Figure 5. cdon mRNA expression is regulated by Shh.
cdon expression is slightly but significantly upregulated in the dorsal neural tube following Shh inhibition with cyclopamine as compared to control shown by ISH (A–D). Overexpression of Shh via heat shock results in loss of cdon expression. tg(hsp70l:shha-eGFP) embryos were heat shocked at 10 hpf and ISH was performed at 28 hpf for cdon expression. cdon is decreased within the dorsal trunk of Shh overexpressing embryos at 28 hpf (E–H; n=38 for heat shock; n=20 no heat shock). (I) qRT-PCR for cdon and patched 1/2 following Cyclopamine treatment show significant upregulation (p=0.0294) of cdon following Shh inhibition. Positive controls for Shh knockdown include patched1/2, a downstream readout of the canonical Shh signaling pathway, which is significantly reduced following cyclopamine treatment (p=0.0039). Gene expression was normalized to EF1a. Unpaired two tailed T-tests were performed in Graphpad (Prism).

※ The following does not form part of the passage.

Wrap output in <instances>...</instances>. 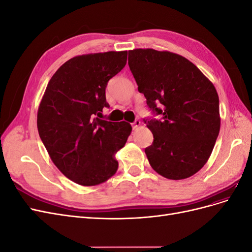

cdon regulates N-cadherin localization in migrating NCCs
Another possible mechanism by which cdon functions to regulate NCC migration is by interacting with the adhesion protein N-cadherin (cdh2). To test this, we examined N-cadherin expression by immunofluorescence following cdon knockdown in Tg(sox10:eGFP) embryos. In wildtype embryos, N-cadherin localizes primarily to the cell surface of recently emigrated trunk NCCs, with expression resolving to the leading edge of the NCC membrane as migration proceeds ventrally along the neural tube (Figure 6A–C, G–I, N). In cdon morphants however, N-cadherin expression is seen both on the membrane and also diffusely throughout the cytoplasm of both recently emigrated and migratory NCCs and is no longer primarily localized to the cell membrane where it likely may act to regulate cell adhesion and/or protrusions (Figure 6D–F, J–L, O). Quantification of fluorescent intensity of N-cadherin in ImageJ using Plot Profile (Figure N, O) confirms that N-cadherin expression peaks at the leading edge cell membrane in migrating NCCs and this concentrated distribution is lost in cdon morphant NCCs. Profiles in cdon morphants were either at baseline levels across the cell or similar to that shown in Figure 5O, where expression is distributed throughout the cytoplasm. Total levels of N-cadherin expression were similar in wildtype and cdon morphant NCCs (data not shown). Ratios of fluorescent intensity of N-cadherin expression at the membrane or in the cytoplasm normalized to total intensity were then calculated and further demonstrate a shift in N-cadherin localization from the membrane to the cytoplasm in cdon morphant NCCs (Figure 5M). This suggests that Cdon regulates N-cadherin localization in trunk NCCs, possibly through binding N-cadherin and localizing it to the cell membrane, and that misregulation of N-cadherin localization results in misdirected NCC migration. While cdon mRNA is only expressed in premigratory cells, and quickly downregulated as cells start to migrate, we predict that the protein expression is maintained in NCCs throughout their migration. However, these data do suggest that there is already “priming” of migration before the cells leave the neural crest staging area, as polarity and adhesion proteins are relocalized for directed migration.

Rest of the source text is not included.